CONSIGNE: Rédigez la suite du texte consacré aux vers d'amour joints aux lettres, en commençant immédiatement après sa dernière phrase.

TEXTE FOURNI:
● ● ● ● ●

Les vers que vont vous inspirer les femmes aimées, à partir de 1921, et que vous joindrez à vos lettres, témoignent d'une virtuosité de poète rompu à toutes les formes poétiques – du psaume à l'odelette, de l'élégie à la romance, de l'imitation de Pétrarque aux tirades raciniennes ; le sonnet, pour partie libéré des servitudes du genre, y tenant une place de choix.
Car, hormis les rares poèmes à Catherine Pozzi, sa poésie adamantine « obligeant », ce sont des vers le plus souvent gracieux, voire badins, que vous composez. Réguliers mais allégés des « chaînes » dont vous bridiez ceux de Charmes. La diversité de la métrique accroissant le sentiment de spontanéité. Jamais plus que dans le Corona et Coronilla inspiré par Jeanne Léviton.
Les images abondent mais nulle obscurité ne fait obstacle à une immédiate intelligibilité. Nous voici, avec mauvaise conscience, témoins d'aveux, de confidences, de plaintes d'ordre tout intime, et d'autant que l'érotisme qui affleure dans l'œuvre publiée, se déclare ici continûment (« Ma main sur ton genou se sent pleine de toi »), au point que nombre de poèmes trouveraient place sans dissonance dans le Livret de Folastries de Ronsard.

● ● ● ● ●

DONNÉES AFFICHÉES:
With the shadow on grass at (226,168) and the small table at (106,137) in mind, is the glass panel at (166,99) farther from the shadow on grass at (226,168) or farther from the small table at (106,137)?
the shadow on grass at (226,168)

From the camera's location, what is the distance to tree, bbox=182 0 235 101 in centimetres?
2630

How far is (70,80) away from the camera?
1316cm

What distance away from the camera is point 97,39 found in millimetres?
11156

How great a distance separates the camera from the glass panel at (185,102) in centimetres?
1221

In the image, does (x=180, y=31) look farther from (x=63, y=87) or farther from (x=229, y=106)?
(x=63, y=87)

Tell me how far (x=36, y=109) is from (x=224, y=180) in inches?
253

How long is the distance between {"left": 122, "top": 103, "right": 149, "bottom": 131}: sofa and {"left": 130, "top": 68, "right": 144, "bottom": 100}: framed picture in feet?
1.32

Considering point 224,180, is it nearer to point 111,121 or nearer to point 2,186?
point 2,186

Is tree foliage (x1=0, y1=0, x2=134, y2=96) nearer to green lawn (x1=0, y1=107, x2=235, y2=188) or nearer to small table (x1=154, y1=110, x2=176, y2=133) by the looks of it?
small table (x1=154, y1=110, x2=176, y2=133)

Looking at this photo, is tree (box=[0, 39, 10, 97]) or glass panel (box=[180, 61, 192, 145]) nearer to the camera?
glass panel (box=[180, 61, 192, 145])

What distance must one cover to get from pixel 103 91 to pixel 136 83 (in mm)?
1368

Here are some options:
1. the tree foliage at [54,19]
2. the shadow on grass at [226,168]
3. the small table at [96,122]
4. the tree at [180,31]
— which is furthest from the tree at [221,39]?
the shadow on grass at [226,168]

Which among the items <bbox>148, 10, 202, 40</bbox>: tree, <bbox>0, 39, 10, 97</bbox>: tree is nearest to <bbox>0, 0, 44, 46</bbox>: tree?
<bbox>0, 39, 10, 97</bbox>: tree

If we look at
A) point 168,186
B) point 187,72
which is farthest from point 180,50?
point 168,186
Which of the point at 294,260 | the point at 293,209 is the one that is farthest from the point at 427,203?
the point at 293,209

● ● ● ● ●

RÉSULTAT CI-DESSOUS:
Le corps aimé est évoqué, sans omettre le sexe – calice, corolle, « aux doux bords braisés » (« Epitre au vide ») « Et qui dort aux plus doux bords des ombres de ma chair » dit « Polydore », l'un des noms que vous donnez à l'ultime aimée.
Le sexe, donc, « Cette grotte où le plaisir pleure » (« Ode vivante ») – et qu'il est donc délectable de « boire à la source », à la « Sombre et profonde rose, antre d'ombre odorante » [Ce vers en capitales.]
L'Acte même (« Les nus bien joints, leurs sources mieux que jointes ») est l'unique thème de « l'Ode vivante » : « Deux amis sont en nous qui viennent d'être amants. »
Ah, que vous n'étiez donc pas ce Prince du pur Esprit que vos écrits publics publiaient ! Et que tous les tourments d'amour que nous révèlent vos derniers vers ont de quoi vous rendre proche !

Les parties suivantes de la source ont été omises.